Too often, test takers spend considerable time examining the question and looking at the answer choices for clues. Generally, this is a good approach. However, spending too long doing the analysis is detrimental. If you don’t know the concept, look at the answer choices and quickly guess between the two or three that look consistent. You want to BANK TIME on questions like these. Spending that extra time on other questions will potentially repair any damage done to your score by making a strategic guess.
Running Out of Time
As you are taking the GMAT, you need to pay attention to the time posted on the screen and the question number you are on. Time Management is not just an activity to be concern with at the end of any given section – it must be considered throughout the Quant and Verbal Sections.
However, if you find yourself running out of time on a Computer Adaptive Test, start to strategically guess on a couple of answer choices to ensure that you get to the end of the section (remember, the GMAT has a harsh penalty for test takers who leave a string of un-answered questions at the end!). The best questions to guess on are Problem Solving questions with real numbers in the answer choices.

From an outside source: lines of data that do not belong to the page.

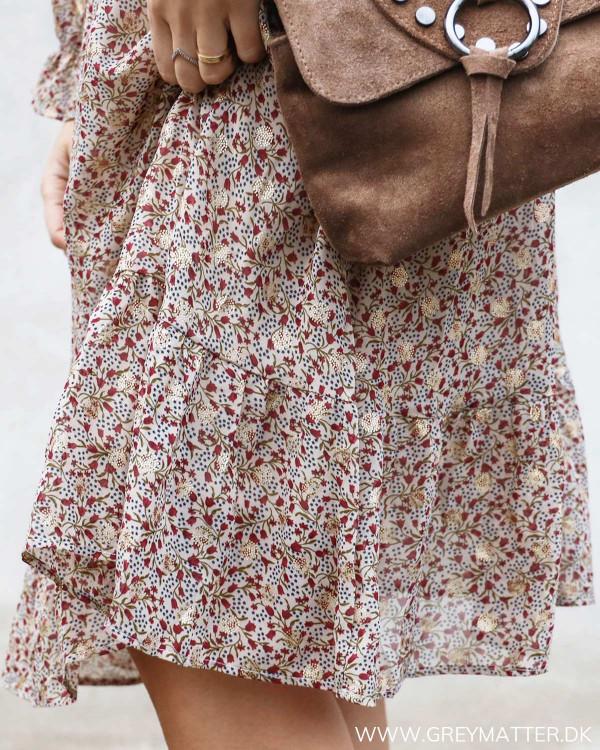 Kjole med flæsedetaljer set tæt på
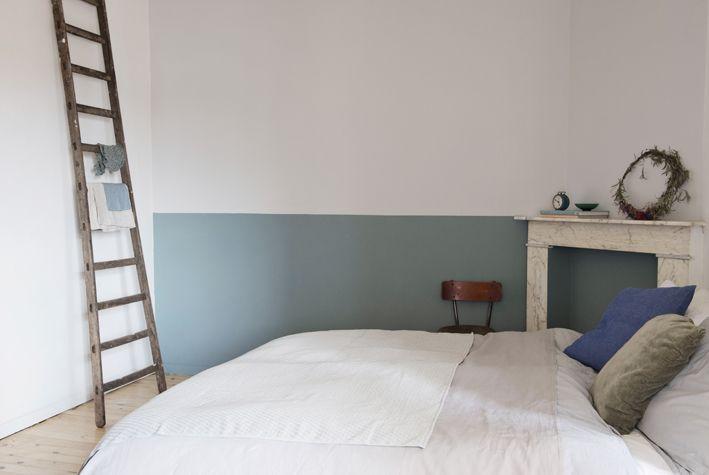 un mur bicolore dans une chambre peindre un mur jusqu 39 mi hauteur une id e simple et peu. Black Bedroom Furniture Sets. Home Design Ideas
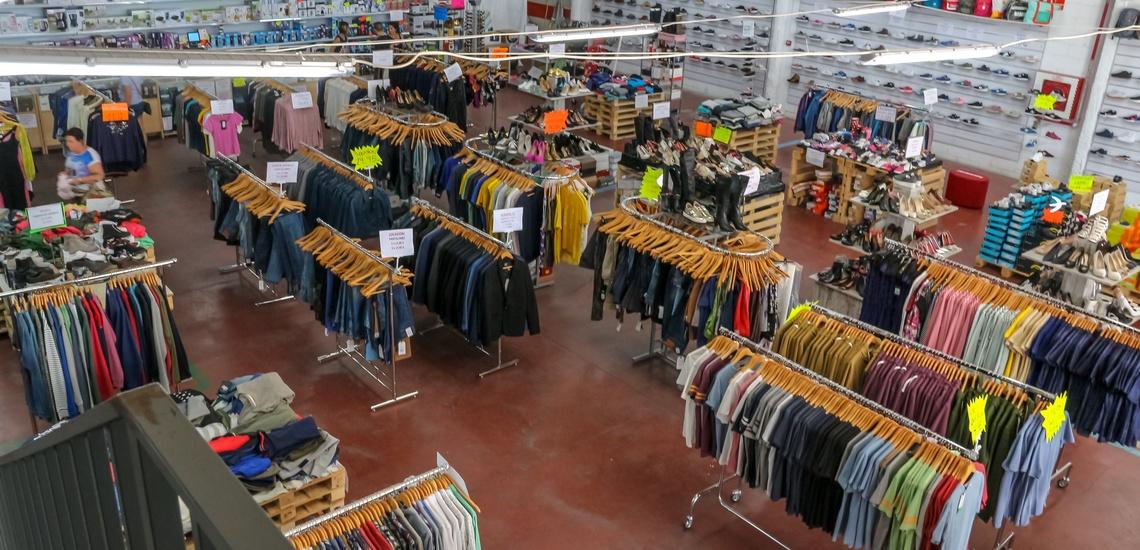 Tiendas de complementos con gran variedad de productos en Torrejón de Ardoz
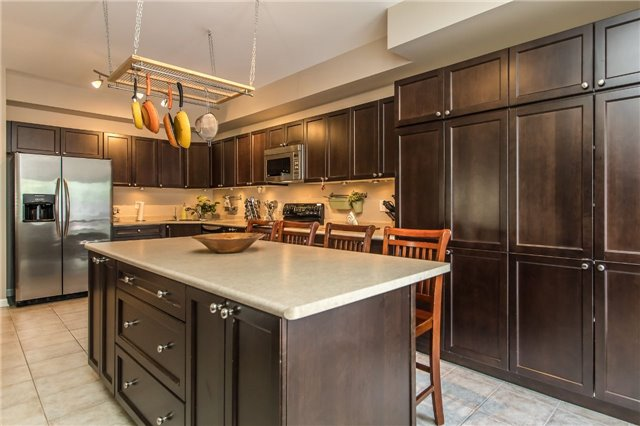 Detached at 123 Winchester Terr, Barrie, Ontario. Image 12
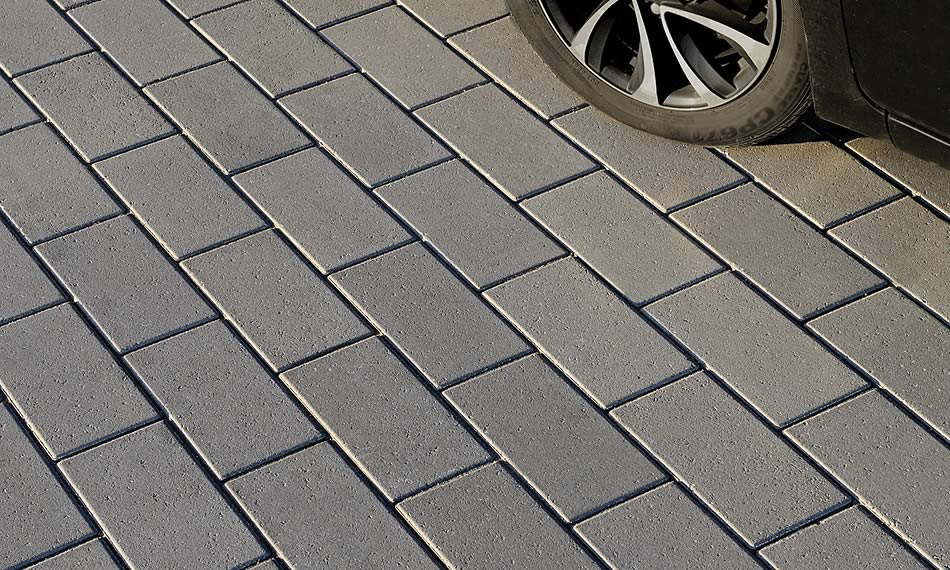 Image of a driveway featuring Adelaide 80 product
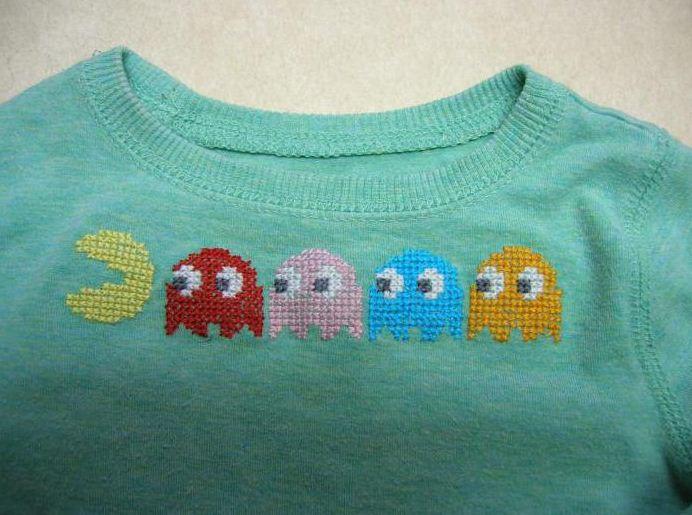 Детский пуловер, декорированный вышивкой на водорастворимой канве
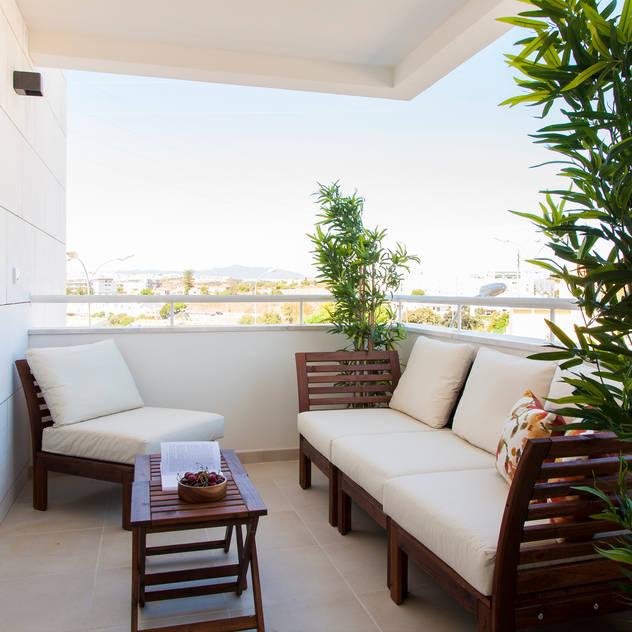 Hiên, sân thượng phong cách hiện đại bởi Traço Magenta - Design de Interiores Hiện đại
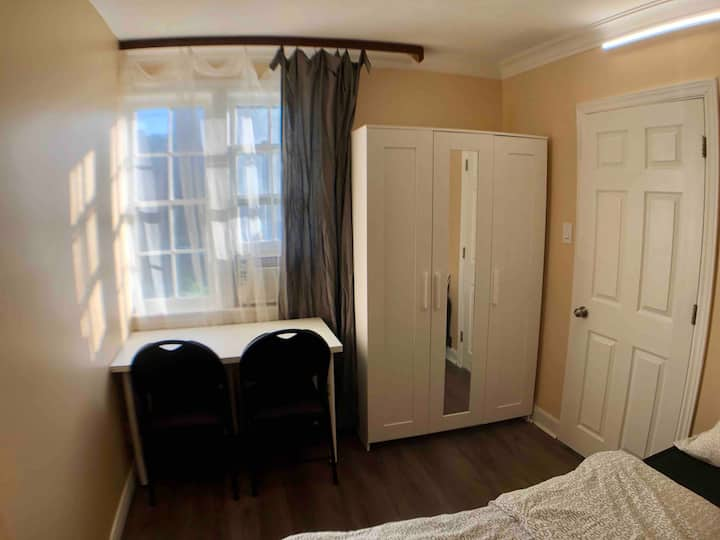 Small Private Room in Bloor West Village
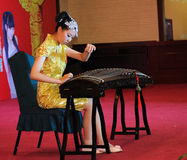 女孩guzheng使用 库存照片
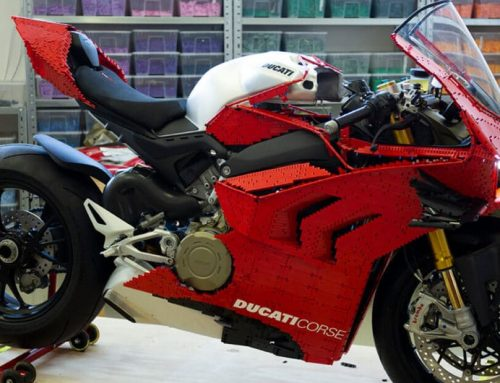 Αυτή η Ducati Panigale V4 είναι φτιαγμένη εξ ολοκλήρου από LEGO [video]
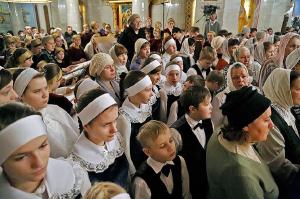 Фото 8. Участие в детской Божественной литургии в Храме на Крови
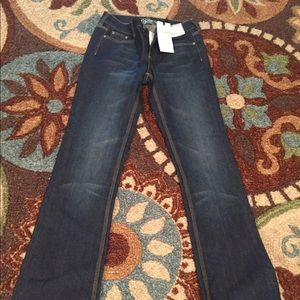 New Curvy Low Rise Bootcut Women's Size 4 Jeans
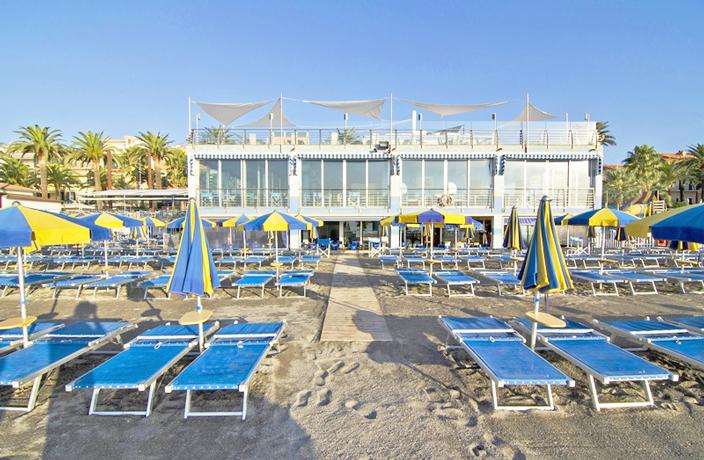 Spiaggia Villaggio Residence sul Mare a Loano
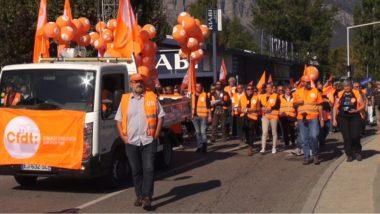 Entre 2 200 et 3 500 fonctionnaires ont manifesté dans les rues de Grenoble suite à l'appel à la grève lancé par tous les syndicats de la fonction publique© Joël Kermabon - Place Gre'net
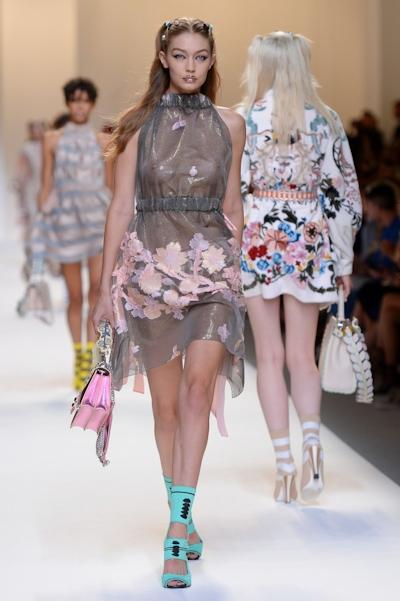 アメリカ美女モデル Gigi Hadid(ジジ・ハディッド) ファッションショーでスケスケおっぱい 16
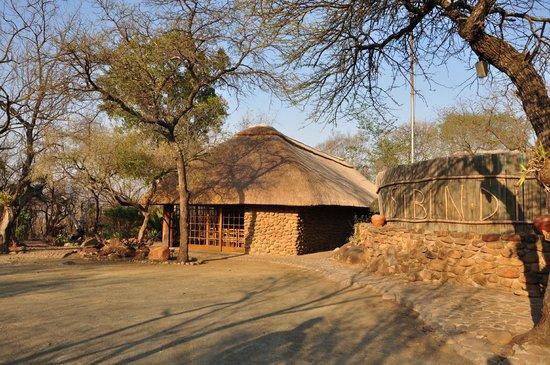 Isibindi Zulu Lodge: Hotel Eingang und Büro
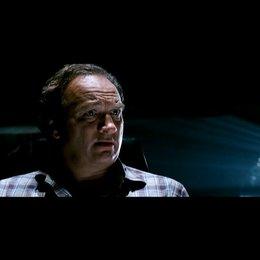 Underdog ist da: Der Superhund eilt seinem gefesselten Herrchen (James Belushi) zur Rettung. - Szene Poster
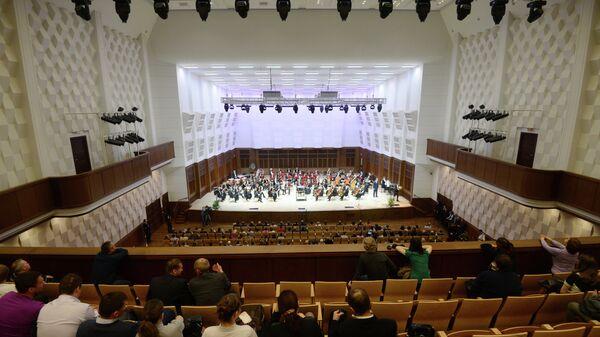 Зрители в зале Государственного концертного зала имени А.М. Каца Новосибирской филармонии
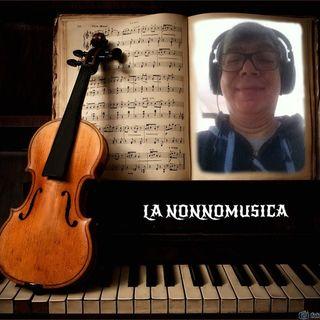 LA NONNIMUSICA 29 Musca da camera con Nonnaika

On these types of problems, often you can quickly read the problem and strategically cross out a couple of the answer choices because they are outside the realm of reasonableness – at this point, the probability of guessing correctly increases exponentially.
Key take away on this topic:
Guessing is not the best way to get through the GMAT, but it’s a key part of GMAT execution and you want to plan for it accordingly. Failing to guess on just one question (that would otherwise take you too long to solve) can have severe consequences on Test Day. Good luck with your preparations.